EXCERPTED TEXT:
++++

Penobscot Nation v. Georgia-Pacific Corp., No. CIV.00-101-B-H.

Decision Date18 July 2000
Docket NumberNo. CIV.00-101-B-H.
Citation106 F.Supp.2d 81
PartiesPENOBSCOT NATION and Passamaquoddy Tribe, Plaintiffs, v. GEORGIA-PACIFIC CORPORATION, Great Northern Paper, Inc. and Champion International Corporation, Defendants. and State of Maine, Intervenor.
CourtU.S. District Court — District of Maine

Kaighn Smith, Jr., Melissa A. Hewey, Gregory W. Sample, Drummond, Woodsum & Macmahon, Portland, ME, for Penobscot Nation, Passamaquoddy Tribe, plaintiffs.

Catherine R. Connors, Matthew D. Manahan, Pierce, Atwood, Portland, ME, for Georgia-Pacific Corp., Great Northern Paper, Inc., Champion Intern. Corp., defendants.

William R. Stokes, Assistant Attorney General, Augusta, ME, for Maine, State of, intervenor-defendant.

ORDER ON DEFENDANTS' MOTION TO DISMISS

HORNBY, Chief Judge.

The plaintiff Indian tribes assert federal subject matter jurisdiction in this case on two bases: general federal question jurisdiction, 28 U.S.C.A. § 1331 (West 1993), and the Indian jurisdictional statute added in 1966, 28 U.S.C.A. § 1362 (West 1993). I conclude that neither will support this federal lawsuit.

BACKGROUND

Three paper companies (the defendants) threatened to sue the Penobscot Nation and Passamaquoddy Tribe1 in state court to compel them to turn over certain documents under the Maine Freedom of Access Act. After the Tribes received notice from the paper companies but before the paper companies could get to state court under the statutorily required waiting period, the Tribes filed this federal lawsuit against them seeking an injunction against any state court lawsuit and a declaratory judgment that the Maine Freedom of Access Act violates "their federal right to be free of such state regulation." Compl. ¶ 10. The Tribes rely in part upon the Maine Indian Claims Settlement Act of 1980, 25 U.S.C.A. § 1721 et seq. (West 1983 & Supp.2000). The paper companies have moved to dismiss for lack of federal subject matter jurisdiction.

++++

PROVIDED DATA:
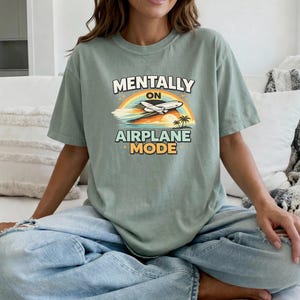 Puede incluir: Camiseta verde salvia con el texto "MENTALLY ON AIRPLANE MODE" en un dise&ntilde;o retro. El gr&aacute;fico incluye un arco&iacute;ris, un avi&oacute;n y palmeras. La camiseta es de corte holgado.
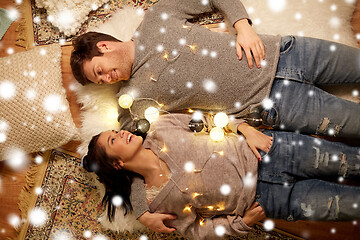 Image showing happy couple with garland lying on floor at home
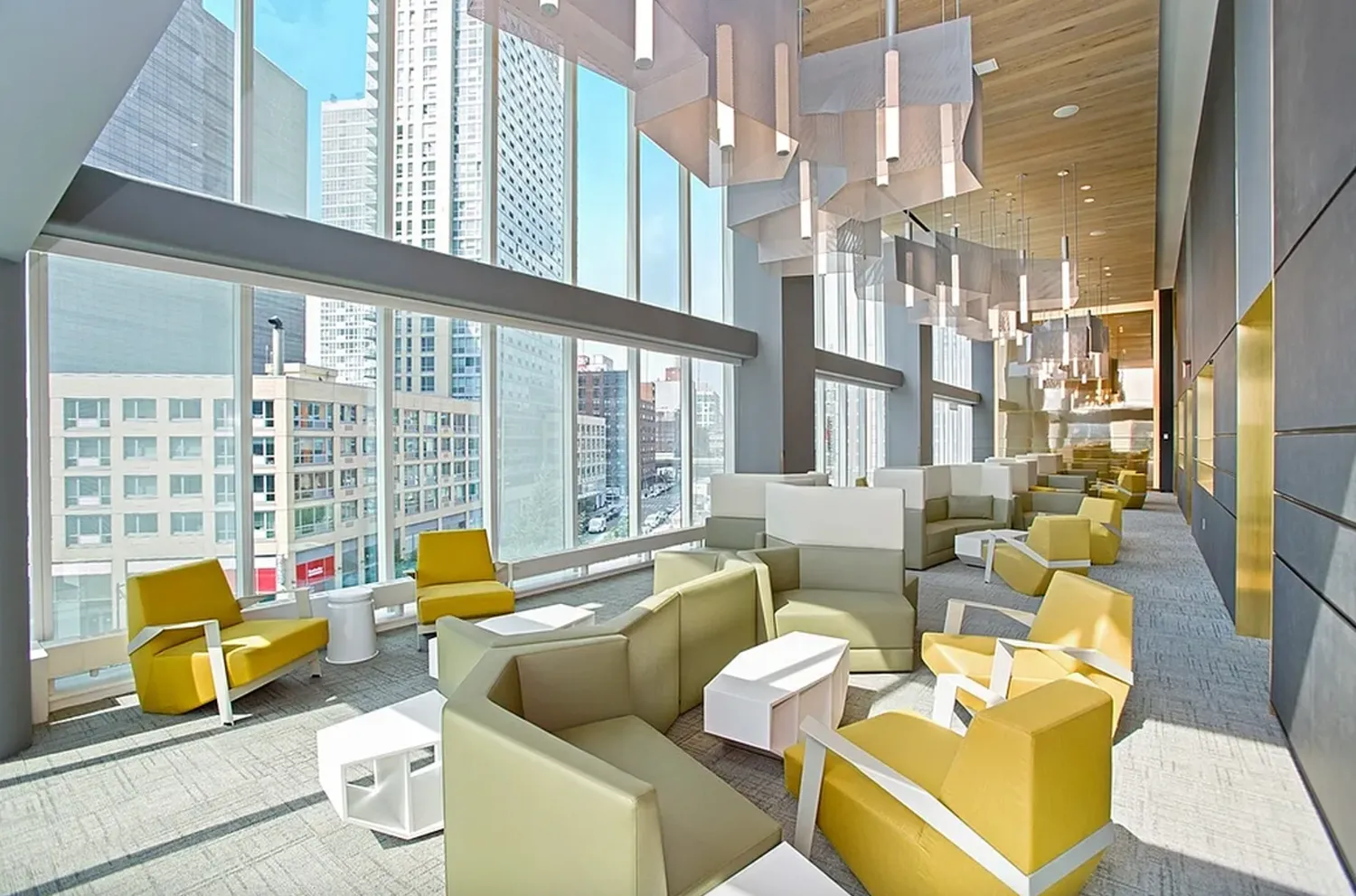 a living room with furniture and a floor to ceiling window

++++

WHAT YOU SHOULD DO: Reproduce the stretch of the Penobscot Nation court order from "Citation106 F.Supp.2d 81" through "State of, intervenor-defendant.", swapping "Portland" for "Augusta". The material bears no relation to the Penobscot Nation court order.

WRITTEN SOLUTION:
Citation106 F.Supp.2d 81
PartiesPENOBSCOT NATION and Passamaquoddy Tribe, Plaintiffs, v. GEORGIA-PACIFIC CORPORATION, Great Northern Paper, Inc. and Champion International Corporation, Defendants. and State of Maine, Intervenor.
CourtU.S. District Court — District of Maine

Kaighn Smith, Jr., Melissa A. Hewey, Gregory W. Sample, Drummond, Woodsum & Macmahon, Augusta, ME, for Penobscot Nation, Passamaquoddy Tribe, plaintiffs.

Catherine R. Connors, Matthew D. Manahan, Pierce, Atwood, Augusta, ME, for Georgia-Pacific Corp., Great Northern Paper, Inc., Champion Intern. Corp., defendants.

William R. Stokes, Assistant Attorney General, Augusta, ME, for Maine, State of, intervenor-defendant.